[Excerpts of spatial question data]
—————

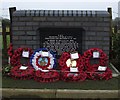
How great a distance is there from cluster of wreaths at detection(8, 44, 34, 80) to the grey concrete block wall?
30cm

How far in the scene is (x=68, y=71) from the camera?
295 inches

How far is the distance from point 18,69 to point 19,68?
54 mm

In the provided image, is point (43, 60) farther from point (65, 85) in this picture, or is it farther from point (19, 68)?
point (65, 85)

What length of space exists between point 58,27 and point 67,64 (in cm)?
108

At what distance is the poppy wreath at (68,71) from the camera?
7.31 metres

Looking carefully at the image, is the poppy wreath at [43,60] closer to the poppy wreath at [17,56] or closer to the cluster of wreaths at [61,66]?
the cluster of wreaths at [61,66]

—————

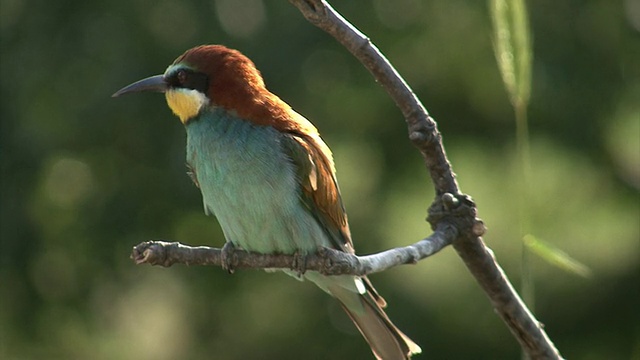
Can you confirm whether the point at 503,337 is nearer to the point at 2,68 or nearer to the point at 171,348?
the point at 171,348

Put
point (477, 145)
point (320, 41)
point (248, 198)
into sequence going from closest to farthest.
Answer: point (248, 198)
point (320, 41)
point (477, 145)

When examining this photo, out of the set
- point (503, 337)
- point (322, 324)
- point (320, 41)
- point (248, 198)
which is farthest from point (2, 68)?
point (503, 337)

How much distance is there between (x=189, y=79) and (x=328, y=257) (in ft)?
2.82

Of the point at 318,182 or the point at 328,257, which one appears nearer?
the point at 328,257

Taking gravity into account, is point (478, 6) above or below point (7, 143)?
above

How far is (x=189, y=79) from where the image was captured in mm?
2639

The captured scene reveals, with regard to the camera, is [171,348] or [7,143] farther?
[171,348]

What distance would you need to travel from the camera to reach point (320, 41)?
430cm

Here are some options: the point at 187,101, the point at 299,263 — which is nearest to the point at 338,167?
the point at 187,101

—————

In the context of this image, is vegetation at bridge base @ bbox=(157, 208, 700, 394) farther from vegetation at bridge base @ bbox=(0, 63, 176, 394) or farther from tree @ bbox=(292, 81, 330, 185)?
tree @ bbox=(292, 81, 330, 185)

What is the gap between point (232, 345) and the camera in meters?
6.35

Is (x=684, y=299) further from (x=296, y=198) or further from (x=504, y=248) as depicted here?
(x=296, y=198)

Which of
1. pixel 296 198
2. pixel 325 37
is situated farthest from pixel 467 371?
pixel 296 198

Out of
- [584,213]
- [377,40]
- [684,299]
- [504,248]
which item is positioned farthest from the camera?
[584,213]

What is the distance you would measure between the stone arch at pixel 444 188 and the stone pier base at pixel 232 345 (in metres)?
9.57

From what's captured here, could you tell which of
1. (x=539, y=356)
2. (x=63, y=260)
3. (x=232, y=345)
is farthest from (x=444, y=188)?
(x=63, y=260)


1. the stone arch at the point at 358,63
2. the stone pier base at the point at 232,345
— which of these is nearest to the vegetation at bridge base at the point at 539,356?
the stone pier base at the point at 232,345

—————

### What is needed
Rewrite the rows beginning with the line that contains "How great a" and continuing through the line that contains "7.31 metres". Replace "camera" with "observer" and leave everything else unchanged.

### Written response
How great a distance is there from cluster of wreaths at detection(8, 44, 34, 80) to the grey concrete block wall?
30cm

How far in the scene is (x=68, y=71) from the observer?
295 inches

How far is the distance from point 18,69 to point 19,68?
54 mm

In the provided image, is point (43, 60) farther from point (65, 85) in this picture, or is it farther from point (19, 68)?
point (65, 85)

What length of space exists between point 58,27 and point 67,64 (in cm)?
108

At what distance is the poppy wreath at (68,71) from the observer?
7.31 metres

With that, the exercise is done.